- Task list -
• 1. From the article on music illiteracy, write out the passage starting at "Many parents are" and ending at "play the piano.".
• 2. List the headings of all the numbered causes given in the article on music illiteracy.
• 3. According to the article on music illiteracy, what key signature does the grade 5 exam piece have?

- Page text -
[start]
Skip to content

The Rise of Music Illiteracy

The Rise of Music Illiteracy

On one hand, there are more parents today sending their kids to Music Lessons than 10 years ago. But, there is also an upward trend of piano students who are not able to READ MUSIC. Ironically, that piano student who cannot read music might have even completed grade 8, and has a reading ability of a grade 2 student. So what happened along the way? What could have caused such a mass music illiteracy rate to seemingly happen in the population of piano students overnight?


Cause #1: Going too fast

Parents want to chase certificates. Hence, they push for skipping of grades, faster than the student can absorb the music on the score. Just imagine having a 5 year old preschooler read a primary 1 textbook, or a secondary 4 student attempt a phD dissertation. If you cannot fathom that happening in the world of academic, why do we do that to Music Education?


For example, a child has completed grade 3, this is what a grade 3 piano exam piece looks like (from the current 2019 abrsm syllabus). 

And after the child has passed his grade 3, the parent now pushes for the child to skip to grade 5. This is what a grade 5 exam piece looks like:

The grade 5 piece is longer, about 3 pages in length. The music of grade 3 has a key signature of 1 flat, F major. The music of grade 5 has a key signature of 3 sharps, A major. New technical challenges in the grade 5 piece include better coordination: chords on the first page vs LH alberti bass on the second page, contrasting moods and character as the music moves from A major to A minor, RH also has ornaments on the second page. 


Many parents are unaware that the choice to skip grades put a strain on the child’s music learning rate. As the student struggles to learn the much more difficult piece of music, they resort to having to memorise the music, copy the teacher’s playing or write out the letter names of the notes on the music score.


Cause #2: Poor Foundation 

The skill of playing the piano is a mastery of pulse, rhythm and note reading laid on at the early years of picking up the skill to play the piano.

How the first teacher introduced the student to this skill of playing the piano is crucial and has a long lasting impact on the student’s relationship with Music and Piano playing for the rest of his life. So, if the child at 5 years old is allowed to look down at his fingers to find the correct notes to play, and this is not intercepted by the first piano teacher, bad habits creep in and it would be near to impossible to eradicate this bad habit later on.

Similarly, a child who memorizes the music after playing the music for a few days will develop the habit of not reading the music score but to play from his comfort zone of just playing by ear. For such students, the piano teacher can throw 3 to 4 new pieces each week at the student, play longer repertoire,  as well as do a lot of sight reading at the lesson to spur the student to combine their good ears with the use of their eyes and intellect in working out new pieces of music. 


Cause #3: Old fashion reading

Ask any proficient pianist if they rely on “All Cows Eat Grass” or “Every Good Boy Does Fine” to read their music score, and you will most likely get a ‘no’ for an answer. While the use of this strategy is a possible prop to read, it is nonetheless a poor strategy. The music must always be counted up from “All” to get to “Grass” and from “Every” to get to “Fine”.
[end]
- Dataset extract -
[start]
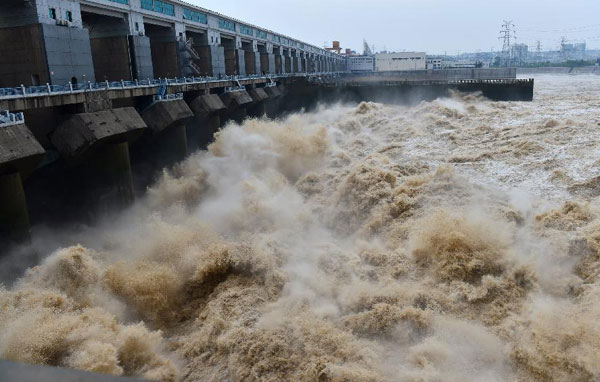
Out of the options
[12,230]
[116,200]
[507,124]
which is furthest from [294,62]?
[12,230]

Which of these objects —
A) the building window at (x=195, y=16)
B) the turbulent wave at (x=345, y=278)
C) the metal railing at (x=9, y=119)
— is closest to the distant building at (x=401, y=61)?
the building window at (x=195, y=16)

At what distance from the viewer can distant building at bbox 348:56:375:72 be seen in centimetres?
9381

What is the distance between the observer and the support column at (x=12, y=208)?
11.3 metres

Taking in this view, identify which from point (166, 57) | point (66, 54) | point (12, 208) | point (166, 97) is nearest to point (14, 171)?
point (12, 208)

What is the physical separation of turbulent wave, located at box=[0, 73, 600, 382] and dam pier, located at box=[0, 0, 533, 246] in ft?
5.33

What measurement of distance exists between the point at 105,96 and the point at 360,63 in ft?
285

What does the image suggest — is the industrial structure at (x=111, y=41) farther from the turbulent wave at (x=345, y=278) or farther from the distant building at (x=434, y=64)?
the distant building at (x=434, y=64)

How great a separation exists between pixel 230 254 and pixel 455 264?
519cm

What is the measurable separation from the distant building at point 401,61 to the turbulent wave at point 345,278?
61.1 meters

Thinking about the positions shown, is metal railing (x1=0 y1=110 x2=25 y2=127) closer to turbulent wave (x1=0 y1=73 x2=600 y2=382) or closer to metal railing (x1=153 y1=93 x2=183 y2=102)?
turbulent wave (x1=0 y1=73 x2=600 y2=382)

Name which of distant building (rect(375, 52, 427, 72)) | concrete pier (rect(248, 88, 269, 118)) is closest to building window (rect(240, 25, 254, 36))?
concrete pier (rect(248, 88, 269, 118))

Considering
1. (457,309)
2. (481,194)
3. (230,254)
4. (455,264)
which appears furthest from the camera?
(481,194)

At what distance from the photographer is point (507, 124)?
22547mm

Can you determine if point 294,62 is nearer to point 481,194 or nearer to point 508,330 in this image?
point 481,194
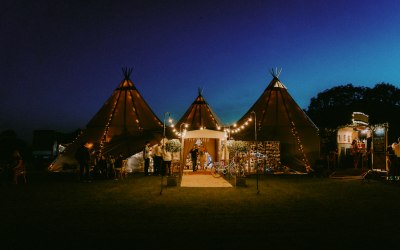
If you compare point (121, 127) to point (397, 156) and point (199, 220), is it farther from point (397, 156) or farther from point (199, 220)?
point (199, 220)

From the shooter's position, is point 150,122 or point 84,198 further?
point 150,122

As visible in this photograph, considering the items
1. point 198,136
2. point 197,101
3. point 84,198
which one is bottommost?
point 84,198

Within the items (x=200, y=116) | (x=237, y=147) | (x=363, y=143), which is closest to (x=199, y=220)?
(x=237, y=147)

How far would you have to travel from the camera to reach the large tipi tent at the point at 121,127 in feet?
57.2

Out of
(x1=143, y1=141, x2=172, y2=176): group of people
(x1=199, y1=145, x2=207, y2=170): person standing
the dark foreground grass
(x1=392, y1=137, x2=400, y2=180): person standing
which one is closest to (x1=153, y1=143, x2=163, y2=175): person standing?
(x1=143, y1=141, x2=172, y2=176): group of people

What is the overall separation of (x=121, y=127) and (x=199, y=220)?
13300 mm

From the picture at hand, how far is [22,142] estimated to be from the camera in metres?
37.8

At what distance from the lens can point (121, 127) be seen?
60.3ft

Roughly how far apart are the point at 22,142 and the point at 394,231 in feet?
127

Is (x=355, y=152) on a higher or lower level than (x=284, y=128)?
lower

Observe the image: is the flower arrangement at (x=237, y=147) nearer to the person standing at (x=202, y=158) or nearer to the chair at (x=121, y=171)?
the person standing at (x=202, y=158)

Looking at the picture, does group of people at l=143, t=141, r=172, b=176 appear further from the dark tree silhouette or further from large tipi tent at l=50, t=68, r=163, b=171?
the dark tree silhouette

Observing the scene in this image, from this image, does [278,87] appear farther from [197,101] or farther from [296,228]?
[296,228]

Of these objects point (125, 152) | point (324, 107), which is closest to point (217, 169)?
point (125, 152)
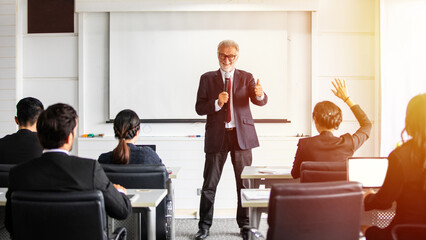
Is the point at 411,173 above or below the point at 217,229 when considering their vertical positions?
above

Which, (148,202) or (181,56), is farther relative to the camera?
(181,56)

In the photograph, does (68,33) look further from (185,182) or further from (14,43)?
(185,182)

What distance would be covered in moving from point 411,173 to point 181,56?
12.7ft

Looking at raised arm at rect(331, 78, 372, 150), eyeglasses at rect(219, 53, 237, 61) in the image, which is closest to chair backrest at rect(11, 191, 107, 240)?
raised arm at rect(331, 78, 372, 150)

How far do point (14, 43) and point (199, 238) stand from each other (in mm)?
3407

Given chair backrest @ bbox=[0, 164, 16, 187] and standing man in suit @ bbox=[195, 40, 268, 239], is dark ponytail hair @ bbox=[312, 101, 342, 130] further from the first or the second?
chair backrest @ bbox=[0, 164, 16, 187]

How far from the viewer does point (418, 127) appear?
6.09 feet

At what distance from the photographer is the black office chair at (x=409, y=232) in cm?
172

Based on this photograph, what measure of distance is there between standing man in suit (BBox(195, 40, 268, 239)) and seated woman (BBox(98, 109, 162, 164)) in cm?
113

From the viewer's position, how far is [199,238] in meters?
3.96

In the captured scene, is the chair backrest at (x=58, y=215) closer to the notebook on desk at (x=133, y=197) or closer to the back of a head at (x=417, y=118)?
the notebook on desk at (x=133, y=197)

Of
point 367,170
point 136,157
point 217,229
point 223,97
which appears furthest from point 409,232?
point 217,229

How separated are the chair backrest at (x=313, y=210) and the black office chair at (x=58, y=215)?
2.25ft

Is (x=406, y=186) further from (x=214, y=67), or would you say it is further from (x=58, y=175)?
(x=214, y=67)
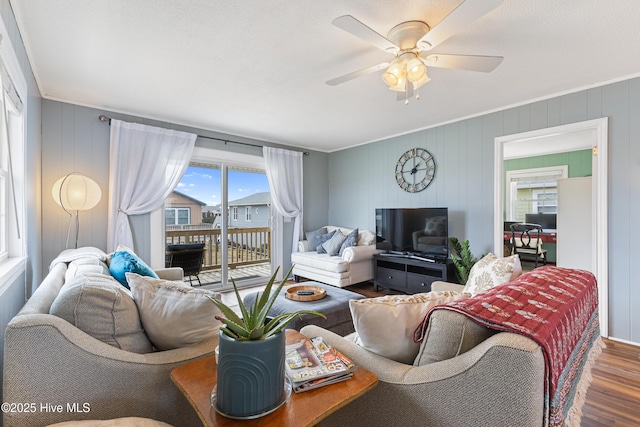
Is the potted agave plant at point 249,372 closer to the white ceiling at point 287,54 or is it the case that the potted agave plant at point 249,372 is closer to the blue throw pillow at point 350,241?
the white ceiling at point 287,54

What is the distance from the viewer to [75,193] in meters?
2.82

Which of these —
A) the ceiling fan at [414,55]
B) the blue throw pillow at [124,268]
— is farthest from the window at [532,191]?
the blue throw pillow at [124,268]

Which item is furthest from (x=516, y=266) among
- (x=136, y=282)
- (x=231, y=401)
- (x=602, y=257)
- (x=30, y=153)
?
(x=30, y=153)

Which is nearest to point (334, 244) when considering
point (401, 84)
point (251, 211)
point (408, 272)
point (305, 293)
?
point (408, 272)

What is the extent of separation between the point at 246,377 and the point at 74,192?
3029 mm

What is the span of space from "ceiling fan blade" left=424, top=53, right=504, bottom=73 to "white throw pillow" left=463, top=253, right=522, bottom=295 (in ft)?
4.11

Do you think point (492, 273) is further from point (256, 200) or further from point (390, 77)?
point (256, 200)

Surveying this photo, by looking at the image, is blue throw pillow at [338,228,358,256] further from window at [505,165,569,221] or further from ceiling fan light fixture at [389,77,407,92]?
window at [505,165,569,221]

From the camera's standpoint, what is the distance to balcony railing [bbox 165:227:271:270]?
166 inches

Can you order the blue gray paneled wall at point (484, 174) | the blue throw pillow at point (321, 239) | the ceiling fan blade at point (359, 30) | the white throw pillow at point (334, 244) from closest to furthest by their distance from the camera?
the ceiling fan blade at point (359, 30) → the blue gray paneled wall at point (484, 174) → the white throw pillow at point (334, 244) → the blue throw pillow at point (321, 239)

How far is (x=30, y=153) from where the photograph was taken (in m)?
2.38

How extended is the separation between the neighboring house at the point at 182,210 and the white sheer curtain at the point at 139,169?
0.76 feet

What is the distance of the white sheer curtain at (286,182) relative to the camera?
4.79 meters

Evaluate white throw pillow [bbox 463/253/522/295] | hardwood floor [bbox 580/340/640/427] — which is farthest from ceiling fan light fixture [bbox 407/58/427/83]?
hardwood floor [bbox 580/340/640/427]
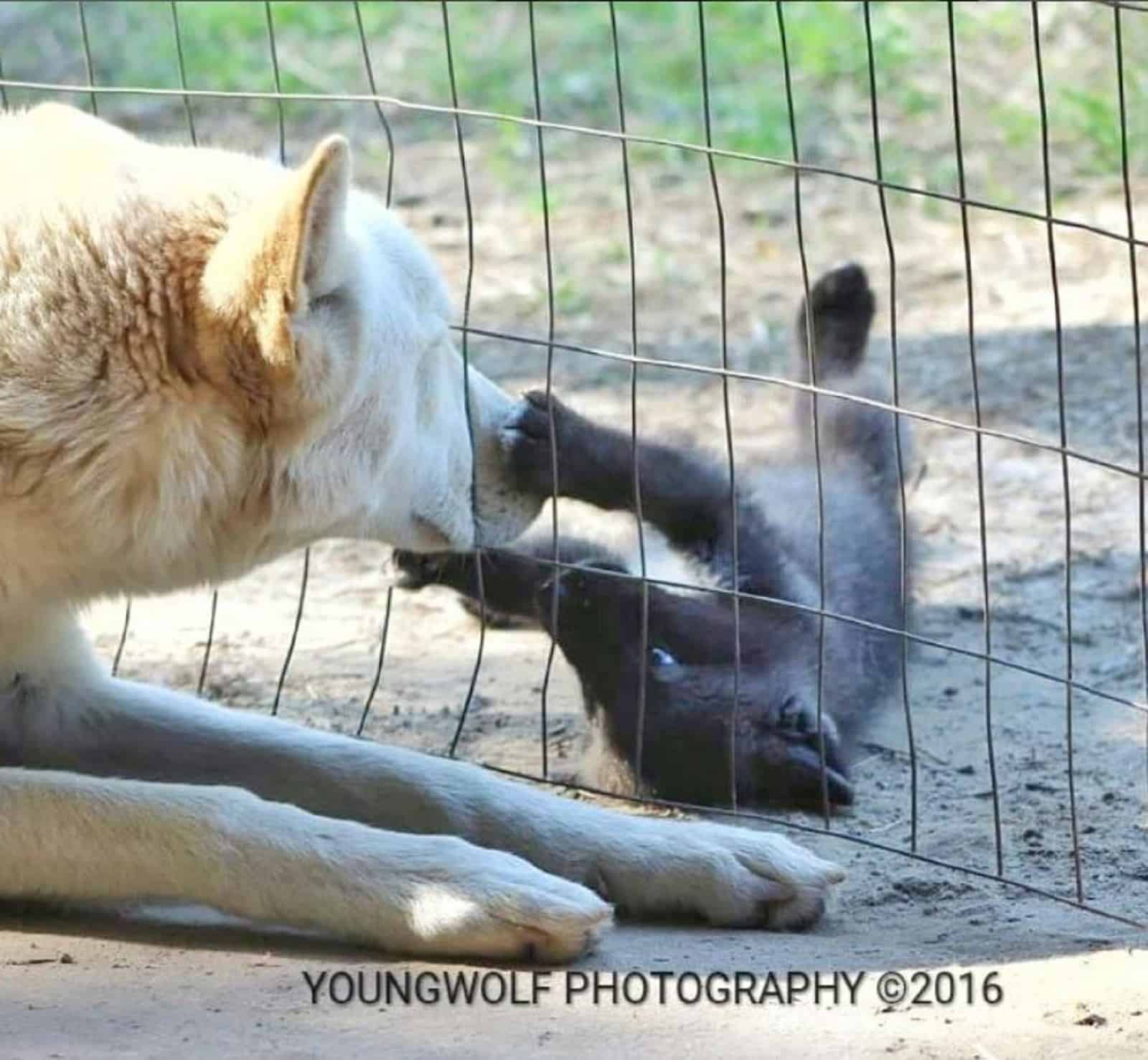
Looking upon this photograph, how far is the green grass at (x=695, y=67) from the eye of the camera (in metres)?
8.68

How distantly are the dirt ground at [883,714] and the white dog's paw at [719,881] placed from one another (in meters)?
0.05

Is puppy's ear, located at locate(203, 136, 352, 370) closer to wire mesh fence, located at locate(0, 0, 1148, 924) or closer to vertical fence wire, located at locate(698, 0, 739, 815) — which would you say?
wire mesh fence, located at locate(0, 0, 1148, 924)

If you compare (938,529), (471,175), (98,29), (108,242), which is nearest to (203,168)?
(108,242)

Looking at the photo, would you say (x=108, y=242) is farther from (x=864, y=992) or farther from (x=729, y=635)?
(x=729, y=635)

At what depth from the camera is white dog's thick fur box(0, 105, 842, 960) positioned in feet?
10.9

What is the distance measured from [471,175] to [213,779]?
517 cm

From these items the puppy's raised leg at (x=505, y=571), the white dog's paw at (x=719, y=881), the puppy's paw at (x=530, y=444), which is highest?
the puppy's paw at (x=530, y=444)

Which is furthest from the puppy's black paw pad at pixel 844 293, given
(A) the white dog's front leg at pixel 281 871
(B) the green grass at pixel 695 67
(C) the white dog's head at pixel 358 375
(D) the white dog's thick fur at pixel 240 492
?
(A) the white dog's front leg at pixel 281 871

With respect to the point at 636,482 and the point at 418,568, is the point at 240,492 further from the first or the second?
the point at 418,568

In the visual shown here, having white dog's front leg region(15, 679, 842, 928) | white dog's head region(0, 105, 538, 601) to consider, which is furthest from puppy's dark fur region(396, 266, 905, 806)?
white dog's head region(0, 105, 538, 601)

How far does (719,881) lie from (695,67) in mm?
6415

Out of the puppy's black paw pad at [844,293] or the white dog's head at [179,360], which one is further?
the puppy's black paw pad at [844,293]

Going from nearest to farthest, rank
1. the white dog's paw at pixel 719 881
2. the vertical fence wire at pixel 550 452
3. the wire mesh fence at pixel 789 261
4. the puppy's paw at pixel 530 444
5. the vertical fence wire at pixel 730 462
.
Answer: the white dog's paw at pixel 719 881 < the wire mesh fence at pixel 789 261 < the vertical fence wire at pixel 730 462 < the vertical fence wire at pixel 550 452 < the puppy's paw at pixel 530 444

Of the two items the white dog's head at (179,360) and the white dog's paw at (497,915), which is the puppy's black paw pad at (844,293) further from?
the white dog's paw at (497,915)
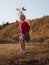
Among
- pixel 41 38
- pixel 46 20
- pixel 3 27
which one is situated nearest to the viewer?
pixel 41 38

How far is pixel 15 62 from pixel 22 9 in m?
5.91

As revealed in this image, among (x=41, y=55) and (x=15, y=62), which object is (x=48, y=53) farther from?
(x=15, y=62)

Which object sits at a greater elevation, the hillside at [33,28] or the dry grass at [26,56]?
the hillside at [33,28]

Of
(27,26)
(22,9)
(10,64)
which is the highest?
(22,9)

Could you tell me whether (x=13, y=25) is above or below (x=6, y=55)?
above

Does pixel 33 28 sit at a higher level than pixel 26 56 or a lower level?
higher

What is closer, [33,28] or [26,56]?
[26,56]

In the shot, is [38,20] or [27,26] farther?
[38,20]

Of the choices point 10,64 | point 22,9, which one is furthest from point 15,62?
point 22,9

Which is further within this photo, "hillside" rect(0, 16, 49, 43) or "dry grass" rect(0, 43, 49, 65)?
"hillside" rect(0, 16, 49, 43)

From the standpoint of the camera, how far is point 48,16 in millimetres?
28078

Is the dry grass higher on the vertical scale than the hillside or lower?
lower

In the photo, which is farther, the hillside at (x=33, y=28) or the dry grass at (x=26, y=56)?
the hillside at (x=33, y=28)

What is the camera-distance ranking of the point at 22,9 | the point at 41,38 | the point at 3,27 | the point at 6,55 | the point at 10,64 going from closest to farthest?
1. the point at 10,64
2. the point at 6,55
3. the point at 22,9
4. the point at 41,38
5. the point at 3,27
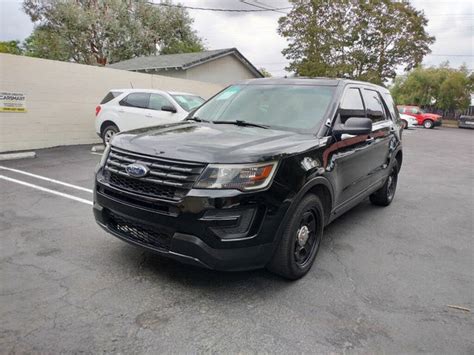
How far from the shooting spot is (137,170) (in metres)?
2.76

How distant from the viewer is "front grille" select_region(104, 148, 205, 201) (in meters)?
2.61

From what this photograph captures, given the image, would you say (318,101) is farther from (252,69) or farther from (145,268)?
(252,69)

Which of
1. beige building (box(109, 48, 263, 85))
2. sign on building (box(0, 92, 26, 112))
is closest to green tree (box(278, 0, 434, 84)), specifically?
beige building (box(109, 48, 263, 85))

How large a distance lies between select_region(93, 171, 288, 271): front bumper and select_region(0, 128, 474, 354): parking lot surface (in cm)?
39

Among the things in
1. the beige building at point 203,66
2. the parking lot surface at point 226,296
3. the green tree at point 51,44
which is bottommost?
the parking lot surface at point 226,296

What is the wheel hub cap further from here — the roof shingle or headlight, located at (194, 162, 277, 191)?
the roof shingle

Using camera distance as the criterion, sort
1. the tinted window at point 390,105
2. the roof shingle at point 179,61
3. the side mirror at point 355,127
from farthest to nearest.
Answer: the roof shingle at point 179,61 < the tinted window at point 390,105 < the side mirror at point 355,127

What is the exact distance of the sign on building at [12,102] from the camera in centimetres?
895

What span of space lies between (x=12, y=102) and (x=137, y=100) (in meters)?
3.12

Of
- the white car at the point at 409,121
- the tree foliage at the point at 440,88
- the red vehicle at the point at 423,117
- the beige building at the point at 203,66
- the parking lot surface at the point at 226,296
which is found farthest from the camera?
the tree foliage at the point at 440,88

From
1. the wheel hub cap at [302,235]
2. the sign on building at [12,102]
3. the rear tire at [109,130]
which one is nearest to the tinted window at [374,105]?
the wheel hub cap at [302,235]

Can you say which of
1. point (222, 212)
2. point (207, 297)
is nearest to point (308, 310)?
point (207, 297)

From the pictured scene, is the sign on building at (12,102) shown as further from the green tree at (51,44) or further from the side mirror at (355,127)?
the green tree at (51,44)

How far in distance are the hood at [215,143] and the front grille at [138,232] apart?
1.91 ft
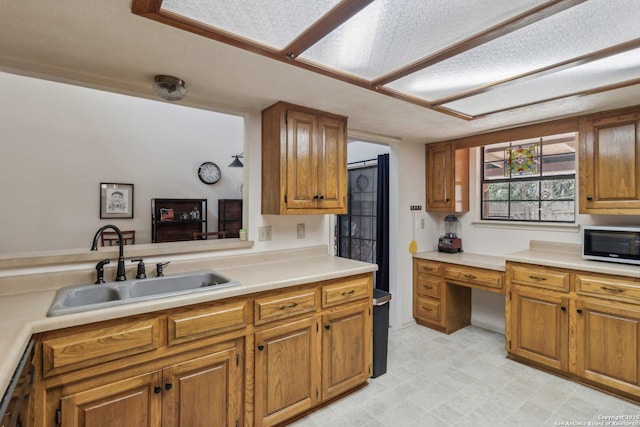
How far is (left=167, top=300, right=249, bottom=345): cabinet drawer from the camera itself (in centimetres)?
152

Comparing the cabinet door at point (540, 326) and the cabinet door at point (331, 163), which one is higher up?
the cabinet door at point (331, 163)

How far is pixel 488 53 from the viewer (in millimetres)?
1557

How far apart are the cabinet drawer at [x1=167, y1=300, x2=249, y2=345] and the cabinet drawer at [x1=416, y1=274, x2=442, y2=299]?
231 cm

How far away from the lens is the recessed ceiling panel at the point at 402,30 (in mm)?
1190

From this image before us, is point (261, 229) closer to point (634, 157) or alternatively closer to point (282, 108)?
point (282, 108)

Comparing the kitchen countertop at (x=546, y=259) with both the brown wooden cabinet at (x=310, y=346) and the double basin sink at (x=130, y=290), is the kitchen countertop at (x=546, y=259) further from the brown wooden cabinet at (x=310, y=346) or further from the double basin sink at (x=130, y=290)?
the double basin sink at (x=130, y=290)

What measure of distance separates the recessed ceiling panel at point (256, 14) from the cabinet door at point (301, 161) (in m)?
0.87

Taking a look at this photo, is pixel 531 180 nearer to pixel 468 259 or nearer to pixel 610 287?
pixel 468 259

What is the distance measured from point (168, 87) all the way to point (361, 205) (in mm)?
3139

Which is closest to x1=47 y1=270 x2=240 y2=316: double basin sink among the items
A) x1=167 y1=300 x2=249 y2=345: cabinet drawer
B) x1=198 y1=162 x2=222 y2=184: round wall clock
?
x1=167 y1=300 x2=249 y2=345: cabinet drawer

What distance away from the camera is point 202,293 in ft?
5.23

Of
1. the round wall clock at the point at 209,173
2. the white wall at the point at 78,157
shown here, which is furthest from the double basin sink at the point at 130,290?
the round wall clock at the point at 209,173

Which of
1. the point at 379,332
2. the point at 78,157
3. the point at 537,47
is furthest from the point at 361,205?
the point at 78,157

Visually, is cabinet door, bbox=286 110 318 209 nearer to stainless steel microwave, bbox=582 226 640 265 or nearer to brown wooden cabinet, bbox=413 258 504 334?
brown wooden cabinet, bbox=413 258 504 334
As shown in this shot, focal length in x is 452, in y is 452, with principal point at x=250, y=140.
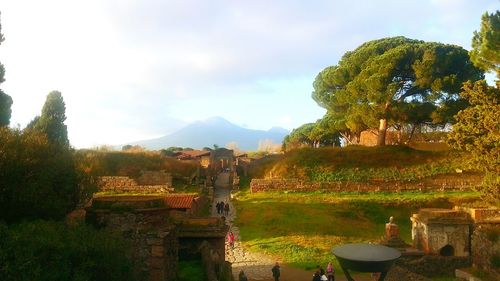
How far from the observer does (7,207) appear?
11.5 m

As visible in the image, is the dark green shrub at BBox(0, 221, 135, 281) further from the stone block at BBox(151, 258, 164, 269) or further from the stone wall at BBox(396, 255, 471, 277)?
the stone wall at BBox(396, 255, 471, 277)

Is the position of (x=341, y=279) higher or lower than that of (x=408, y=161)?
lower

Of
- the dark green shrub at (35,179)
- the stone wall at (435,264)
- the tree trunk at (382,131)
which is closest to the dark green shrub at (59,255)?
the dark green shrub at (35,179)

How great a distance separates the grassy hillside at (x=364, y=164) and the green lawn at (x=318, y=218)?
123 inches

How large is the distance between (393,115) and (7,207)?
3382 centimetres

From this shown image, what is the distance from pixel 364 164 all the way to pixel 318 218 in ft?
39.7

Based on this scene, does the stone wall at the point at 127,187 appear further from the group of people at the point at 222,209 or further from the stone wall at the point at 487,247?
the stone wall at the point at 487,247

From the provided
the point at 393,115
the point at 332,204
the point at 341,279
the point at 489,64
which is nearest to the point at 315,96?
the point at 393,115

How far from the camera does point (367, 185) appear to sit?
3656 centimetres

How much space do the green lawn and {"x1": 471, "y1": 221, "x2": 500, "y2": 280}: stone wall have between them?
21.0 ft

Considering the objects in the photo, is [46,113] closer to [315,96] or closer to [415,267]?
[415,267]

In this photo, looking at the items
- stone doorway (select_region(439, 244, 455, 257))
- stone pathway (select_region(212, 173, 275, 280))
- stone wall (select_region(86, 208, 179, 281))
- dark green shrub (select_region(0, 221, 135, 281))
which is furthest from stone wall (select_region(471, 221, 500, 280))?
dark green shrub (select_region(0, 221, 135, 281))

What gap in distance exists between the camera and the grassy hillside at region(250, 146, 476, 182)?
38.0 metres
[end]
- Expected outputs -
• 1.
Many parents are unaware that the choice to skip grades put a strain on the child’s music learning rate. As the student struggles to learn the much more difficult piece of music, they resort to having to memorise the music, copy the teacher’s playing or write out the letter names of the notes on the music score.


Cause #2: Poor Foundation 

The skill of playing the piano is a mastery of pulse, rhythm and note reading laid on at the early years of picking up the skill to play the piano.

• 2.
Going too fast
Poor Foundation
Old fashion reading

• 3. It has a key signature of 3 sharps, A major.